Leave it to the americans to be that stupid.

My only question:

So how many did they find not disclose?

Re:seems gchq get billions to do what white hats d

[Fragnet]

It's GCHQ's job not only to gather intelligence (SIGINT) but also to protect the UK from cyber spying. Given that most of this is coming from China, I'd be a little more circumspect if I were you.

Bravo

[dargaud]

THIS is what SECURITY agencies should be doing. Not weaponizing the Internet. Or spying with it, but SECURING it. They should identify weaknesses, report them, possibly fix them themselves if they can. They should have to power to coerce hard/software makers to fix them if the problems are important and the makers are not interested (outdated version, but still used by 20 million users...).

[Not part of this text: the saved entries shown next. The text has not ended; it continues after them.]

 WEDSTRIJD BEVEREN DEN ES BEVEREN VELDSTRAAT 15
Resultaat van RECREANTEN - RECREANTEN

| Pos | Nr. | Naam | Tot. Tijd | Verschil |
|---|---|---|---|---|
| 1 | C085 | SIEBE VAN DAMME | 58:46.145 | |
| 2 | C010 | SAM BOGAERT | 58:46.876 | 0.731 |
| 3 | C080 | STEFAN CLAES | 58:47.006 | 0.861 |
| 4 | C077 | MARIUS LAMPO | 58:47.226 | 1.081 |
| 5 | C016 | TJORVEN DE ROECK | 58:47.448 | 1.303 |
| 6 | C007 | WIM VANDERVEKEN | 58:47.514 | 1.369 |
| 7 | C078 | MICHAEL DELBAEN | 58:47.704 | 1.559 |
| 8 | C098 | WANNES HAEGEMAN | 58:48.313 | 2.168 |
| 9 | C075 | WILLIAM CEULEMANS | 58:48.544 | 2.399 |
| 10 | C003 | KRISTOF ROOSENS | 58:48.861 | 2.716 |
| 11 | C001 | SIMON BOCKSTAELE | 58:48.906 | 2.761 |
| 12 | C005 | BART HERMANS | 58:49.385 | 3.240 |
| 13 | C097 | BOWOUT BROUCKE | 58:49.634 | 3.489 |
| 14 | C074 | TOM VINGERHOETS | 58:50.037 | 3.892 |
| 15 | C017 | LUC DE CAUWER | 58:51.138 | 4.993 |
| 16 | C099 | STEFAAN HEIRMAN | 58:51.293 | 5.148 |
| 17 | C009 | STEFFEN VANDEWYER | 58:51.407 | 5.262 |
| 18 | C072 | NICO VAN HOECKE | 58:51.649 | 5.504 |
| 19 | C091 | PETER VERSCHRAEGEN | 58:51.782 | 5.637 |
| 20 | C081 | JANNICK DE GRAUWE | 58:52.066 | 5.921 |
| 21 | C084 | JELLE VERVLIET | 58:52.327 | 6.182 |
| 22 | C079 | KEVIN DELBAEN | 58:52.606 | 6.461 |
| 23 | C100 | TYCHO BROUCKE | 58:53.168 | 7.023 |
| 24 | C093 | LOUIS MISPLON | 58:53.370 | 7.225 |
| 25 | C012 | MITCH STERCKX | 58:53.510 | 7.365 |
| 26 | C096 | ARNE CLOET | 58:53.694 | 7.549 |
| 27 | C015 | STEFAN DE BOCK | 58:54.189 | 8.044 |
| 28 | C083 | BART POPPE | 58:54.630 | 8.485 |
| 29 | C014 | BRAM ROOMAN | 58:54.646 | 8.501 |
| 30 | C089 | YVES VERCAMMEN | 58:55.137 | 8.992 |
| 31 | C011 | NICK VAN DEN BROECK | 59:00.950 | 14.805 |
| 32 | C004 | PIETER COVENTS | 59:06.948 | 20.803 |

They should have the right to exploit a security hole for spying ONLY if it's in a foreign product and not used on national soil.

Easy for them!

[ffkom]

They probably just publish the list of obsolete backdoors they sneaked into the code base earlier. Meanwhile using later, unpublished exploits to spy on you and me.

Cute...

[alexandre]

So let me guess, when say, Russia, or China, is know to have discovered a vulnerability and using it in the wild, they burn the bridge by "being nice" publicly?

Re:Or...

[manu0601]

Mod parent up! This is probably the actual reason.

Re:seems gchq get billions to do what white hats d

[AmiMoJo]

Don't worry, I'm sure GCHQ keeps the best ones to itself, and always checks with the NSA to make sure they aren't releasing any that their parent company is using.